3. Het Bondsbestuur mag bepalen wat er moet gebeuren als verscheidene borden slechts aan één tafel door dezelfde of meer deelnemers gespeeld werden. Voor het toekennen van de score op elk van die borden kan ze een andere regeling treffen dan voorgeschreven in B2 hierboven. Is er echter geen relevante regeling voorzien, dan handelt de wedstrijdleider zoals hierboven beschreven.

1) met inbegrip van resultaten op een onklaar bord

ARTIKEL 87 Onklaar bord

A. Definitie

Een bord wordt als onklaar beschouwd als de wedstrijdleider vaststelt dat een kaart (of meer dan één kaart) in een verkeerd vak is gestoken, of als hij vaststelt dat de gever of de kwetsbaarheid niet voor alle exemplaren van hetzelfde bord gelijk zijn en dat de deelnemers die met elkaar vergeleken hadden moeten worden, het bord daardoor niet in identieke vorm hebben gespeeld.

B. Scoreberekening in paren- en individuele wedstrijden

Bij het berekenen van de score van een onklaar bord stelt de wedstrijdleider zo goed mogelijk vast welke scores op het bord zijn behaald in de correcte vorm en welke in de afwijkende vorm. Hij verdeelt de behaalde scores op deze basis in groepen en berekent elke groep afzonderlijk volgens de bepalingen van het toernooi. (Als dergelijke bepalingen niet voorzien zijn, kiest de wedstrijdleider een methode en maakt hij deze kenbaar.)

C. Scoreberekening in viertallenwedstrijden

Zie artikel 86B2.

ARTIKEL 88 Toekennen van punten als schadeloosstelling

Zie artikel 12C2.

ARTIKEL 89 Rechtzettingen in individuele wedstrijden

Zie artikel 12C3.

ARTIKEL 90 Procedurele straffen

A. Bevoegdheid van de wedstrijdleider

Naast het toepassen van de rechtzettingen van de spelregels mag de wedstrijdleider ook procedurele straffen geven voor iedere overtreding die het spel overmatig vertraagt of belemmert, andere deelnemers overlast bezorgt, de juiste gang van zaken verstoort of het toekennen van een arbitrale score noodzakelijk maakt.

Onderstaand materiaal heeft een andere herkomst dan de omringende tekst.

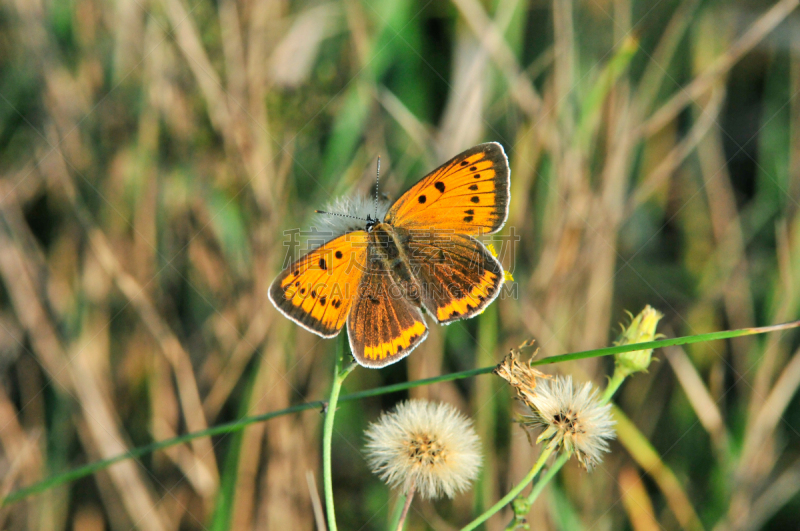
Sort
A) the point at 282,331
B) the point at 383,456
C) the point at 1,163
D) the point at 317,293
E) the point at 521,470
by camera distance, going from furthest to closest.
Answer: the point at 1,163 → the point at 282,331 → the point at 521,470 → the point at 317,293 → the point at 383,456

B. Overtredingen onderworpen aan procedurele straf

Voorbeelden van overtredingen die onderworpen zijn aan een procedurele straf, zijn onder meer:
  1. de komst van een deelnemer na de aangekondigde aanvangstijd;
  2. het overmatig langzaam spelen van een deelnemer;
  3. het bespreken van het bieden, het spelen of het resultaat van een spel, zodanig dat dit aan een andere tafel kan worden gehoord;
  4. het ongeoorloofd vergelijken van de scores met een andere deelnemer;
  5. het aanraken of in de hand nemen van kaarten die aan een andere speler behoren (zie artikel 7);
  6. het steken van een of meer kaarten in een verkeerd vak van het bord;
  7. een foutieve handelwijze (bijvoorbeeld verzuimen de kaarten te tellen, het verkeerde bord spelen, enz.) die het toekennen van een arbitrale score aan een deelnemer noodzakelijk maakt;
  8. het niet dadelijk voldoen aan de wedstrijdbepalingen of aan voorschriften van de wedstrijdleider.

ARTIKEL 91 Bestraffen of schorsen

A. Bevoegdheid van de wedstrijdleider

Bij het uitoefenen van zijn taak om orde en discipline te handhaven is de wedstrijdleider bevoegd disciplinaire straffen, uitgedrukt in punten, op te leggen of een speler of deelnemer voor de duur van de zitting of een gedeelte daarvan te schorsen. De beslissing van de wedstrijdleider in dit geval is definitief (zie artikel 93B3).

B. Recht van uitsluiting

De wedstrijdleider is bevoegd een speler of deelnemer om enigerlei reden uit te sluiten, waarbij hij goedkeuring behoeft van de toernooiorganisator.